EPCs will only become credible if model outputs are compared with real-world performance in a transparent and repeatable way.
Energy Performance Certificates should reflect how homes really perform. This is important for them to be reliable tools for investment and improvement decisions. But at scale, this goal is difficult: EPCs rely on survey data and modelling assumptions, and real homes do not always behave as expected. This leads to a performance gaps, where EPCs do not reflect reality, which in turn impacts the credibility and usefulness of EPCs as a tool for investing in and improving homes.
H3 is an open-source project from Vulcan and Knauf Energy Solutions designed to help close the performance gap. H3 (short for HEM-HTC-Harness) wraps the Home Energy Model (HEM) in a workflow for comparing HEM predictions with real-world heat-loss measurements.
In simple terms, H3 lets users compare a HEM-derived HTC (Heat Transfer Coefficient) with a measured HTC, calibrate the model to reduce the performance gap, and review the result in an interactive report.
We are sharing H3 now, and created it under an Open Source MIT License from Day 1, to invite industry and policy-market collaboration on how measured-performance workflows around HEM should work in practice. We are looking forward to adding codebase collaborators, and plan to make the full codebase publicly available after a short pre-release period.
Measurements show what a home is really doing, while models help explain why and predict what happens next. H3 is intended to connect those two perspectives in a transparent and repeatable way.
Why measurement matters
The methodology behind Energy Performance Certificates (EPCs) is changing from SAP ('Standard Assessment Procedure') to the HEM ('Home Energy Model'). Compared with SAP's approximate monthly calculation, HEM's sub-hourly simulation provides a much richer representation of building performance, including estimates of internal temperatures, peak space-heating and cooling demand, heating-system efficiency, and unmet demand.
But even with HEM, survey-based assessments still rely on assumptions about real buildings. That is practical and scalable, but it can hide poor-performing homes that appear "typical" on paper.
That matters because better retrofit decisions, stronger quality assurance, and any future move toward measured EPCs all depend on being able to check model outputs against real performance. Measured EPCs can help asset owners better understand their building performance, and create conditions for better asset management.
This concern is also reflected in EPC reform consultations, with growing emphasis on fabric-focused metrics and increasing attention to heat-loss indicators such as HTC ('Heat Transfer Coefficient'). Fabric-focused measures matter because they say more about the thermal quality of the building itself, and less about short-term occupant behaviour, controls, or fuel choice.
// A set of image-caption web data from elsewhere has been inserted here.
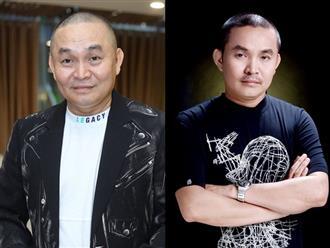 Bị đồn cát-xê phải 100 triệu mới diễn, nghệ sĩ Xuân Hinh nói gì?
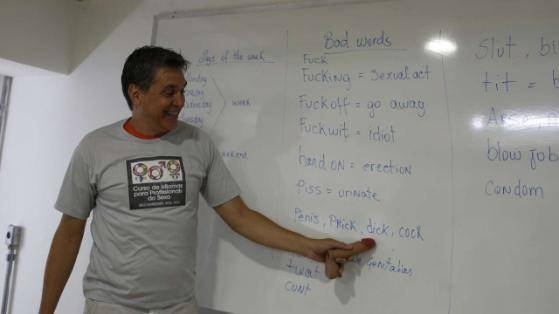 brazilian prostitue learning english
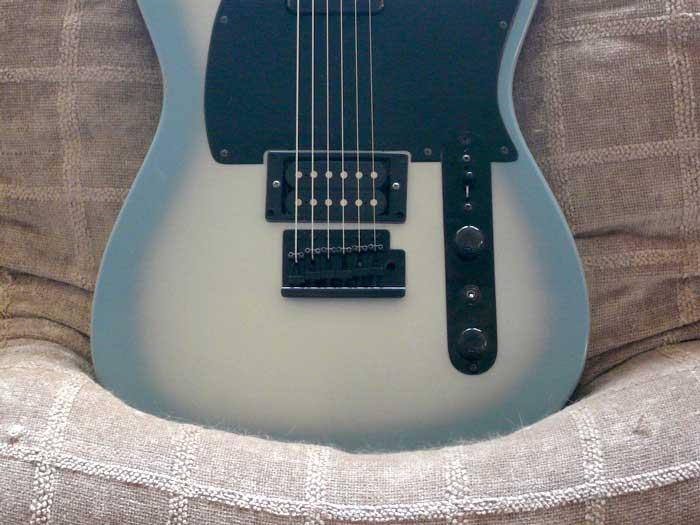 My Guitar Gear Through The Years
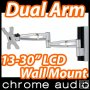 "13-30"" LCD Monitor Dual Pivot Wall Mount Bracket 15kg"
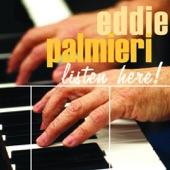 Eddie Palmieri - Tin Tin Deo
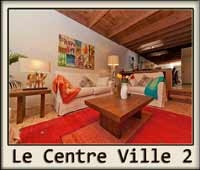 Downtown Montreal executive apartments. Central Montreal Canada lodging - short or long term. Garage.
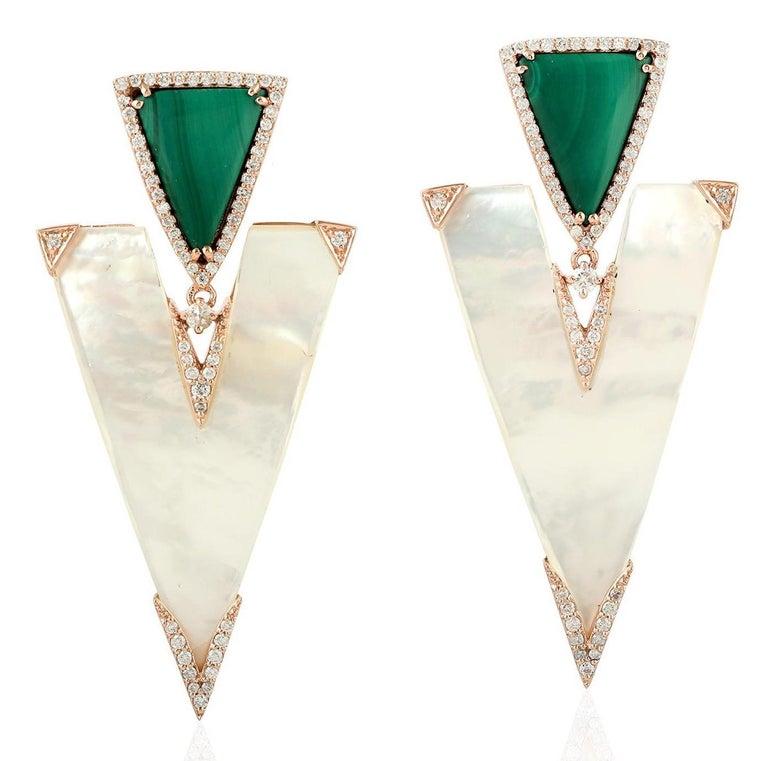 Rose Cut 22.85 Carat Mother of Pearl Malachite Diamond 18 Karat Gold Earrings For Sale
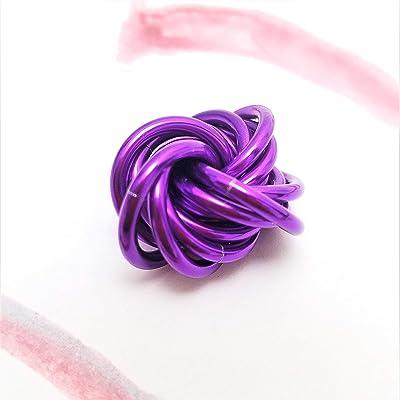 Möbii Amethyst: Small Fidget Ball Stress Mobius Toy, Quiet Restless Hand, Office, School, Anxiety
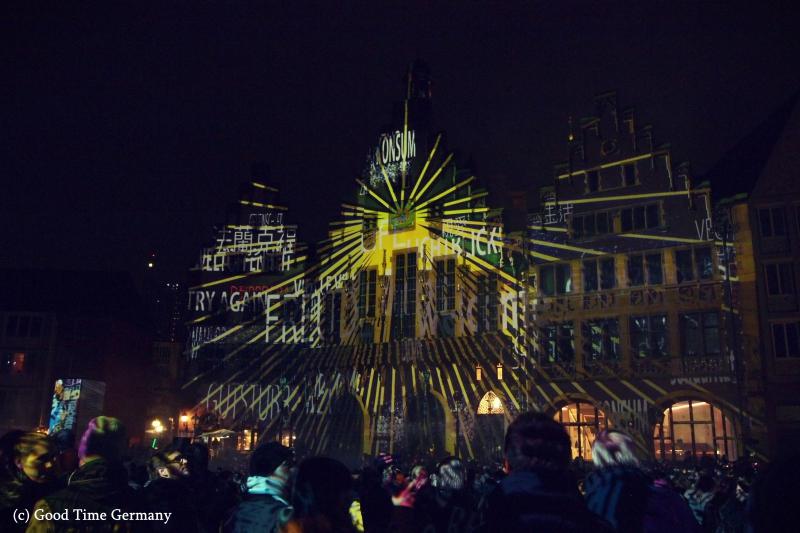 フランクフルトで開催された光の祭典「ルミナーレ」体験レポート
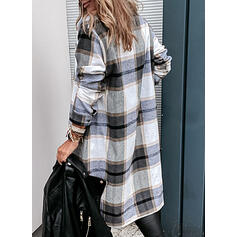 Plaid Lange ærmer Shift Over knæet Casual Skjorte Kjoler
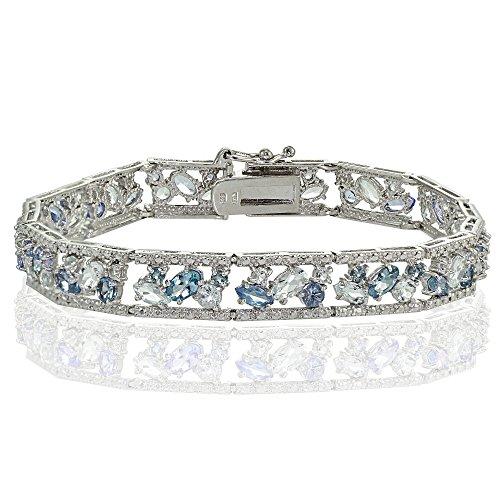 Sterling Silver Blue Topaz and London Blue Topaz Cluster Bracelet by Ice Gems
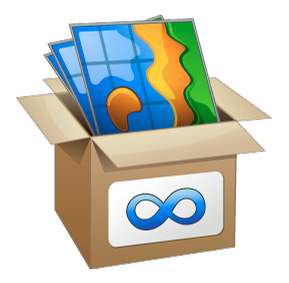 Garmin Lifetime Map Updater icon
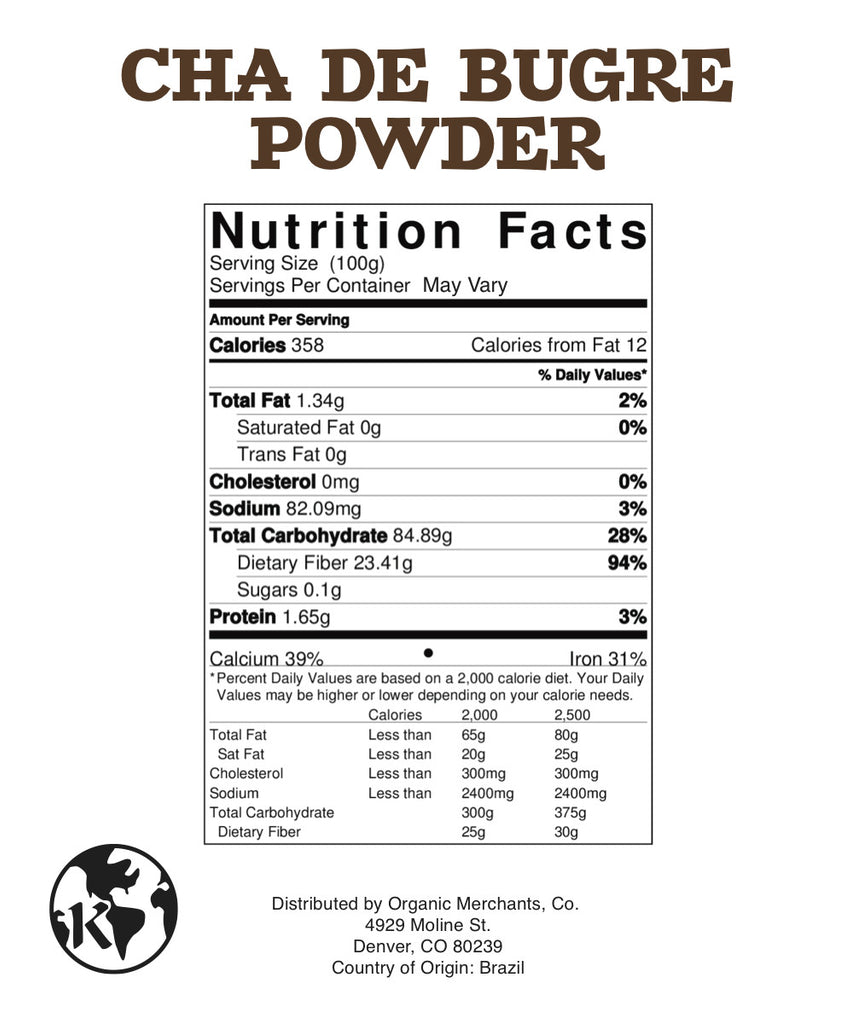 Natural Cha De Bugre Powder - 1lb Bag - Kosher, NON GMO, Gluten Free, Vegan - SustainTheFuture.us - The Natural and Organic Way of Life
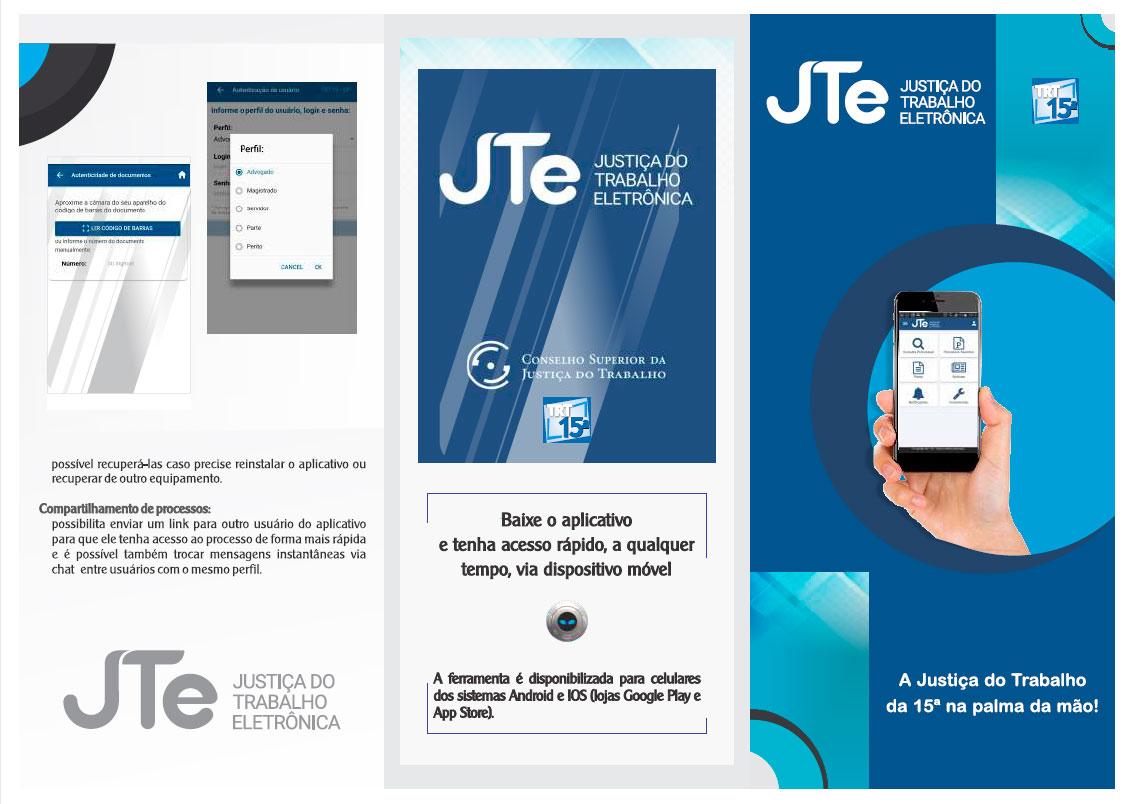 JTE_-01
HTC is the rate of heat loss per degree of temperature difference (W/K), in effect a single number that summarises how thermally leaky a home is. That makes it a useful basis for whole-home heat-loss comparison.
A growing range of methods can estimate whole-home HTC, from long-duration co-heating tests in vacant dwellings to scalable in-use smart-meter approaches such as SMETER. More rapid or in-use methods typically come at the cost of greater measurement uncertainty. Measurements can show what a home is really doing, but they are not self-explanatory: results still depend on method, timing, weather, and how the data is analysed.
SAP calculates an 'Inputs-Based' HTC from fabric and ventilation assumptions. HEM reports a static HTC in the results_static.csv output file, but that value is not directly interchangeable with SAP. Neither metric gives you the same thing as a dynamic output-based HTC under changing weather, solar gains, ventilation, and thermal mass.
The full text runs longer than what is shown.